Text shown
-- START --
For example, one important measure of an inductor is the quality factor or Q of the inductor. High Q inductors are desirable in a number of RF circuits, such as resonant circuits. The Q of an inductor is given by equation (EQ.) 1 as:
Q=ωL/R, EQ. 1
where ω is related to the frequency f of the signal applied to the inductor (ω=2(π)(f)), L represents the inductance of the inductor, and R represents the resistance of the inductor.

As indicated by EQ. 1, the smaller the resistance, the higher the of the inductor. One common approach to reducing the resistance of an inductor is to increase the size of the inductor. In addition, capacitors, like inductors, have a similar Q measure which increases with increasing size. As a result, high Q inductors and capacitors are often implemented at the circuit board level as discrete components, requiring a significant amount of circuit board space.

One approach to providing an integrated circuit with high Q inductors and capacitors is to fabricate both the electrical circuit and the high Q inductors and capacitors on the same semiconductor substrate. This approach, however, typically suffers from a number of drawbacks, including induced substrate currents and relatively thick metal layers.

Another approach to providing an integrated circuit with high Q inductors and capacitors that address these drawbacks is the use of micro-electromechanical systems (MEMS) technology. For example, using MEMS technology, the functionality of a low loss inductor and capacitor can be provided by using micron-sized electromechanical structures.

Although techniques exist for providing an integrated circuit with high Q inductors and capacitors, there is a continuing need for alternate structures and methods of forming the structures.

SUMMARY OF THE INVENTION

The present invention provides an integrated circuit with a die that is attached to another die as a flip chip. The flip chip die has micro-electromechanical structures that realize high Q inductors and/or capacitors, while the other die has an electrical circuit that utilizes the high Q inductors and/or capacitors. The use of two dice in the integrated circuit simplifies the manufacturing process and increases manufacturing flexibility.
-- END --
Available data
-- START --
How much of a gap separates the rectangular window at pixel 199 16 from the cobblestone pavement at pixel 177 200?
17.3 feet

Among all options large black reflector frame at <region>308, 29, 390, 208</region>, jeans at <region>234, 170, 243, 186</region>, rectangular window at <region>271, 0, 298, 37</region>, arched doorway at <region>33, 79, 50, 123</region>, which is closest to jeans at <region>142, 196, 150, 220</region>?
-- END --
Set exercise 1
In the passage on high Q inductors, which two drawbacks are named for fabricating the circuit and the high Q inductors and capacitors on the same semiconductor substrate?
Set exercise 2
Please write out the passage on high Q inductors word for word between "Although techniques exist" and "forming the structures.", inclusive.
The listing above stands apart from the passage on high Q inductors.

Full solution 1
Induced substrate currents and relatively thick metal layers.

Full solution 2
Although techniques exist for providing an integrated circuit with high Q inductors and capacitors, there is a continuing need for alternate structures and methods of forming the structures.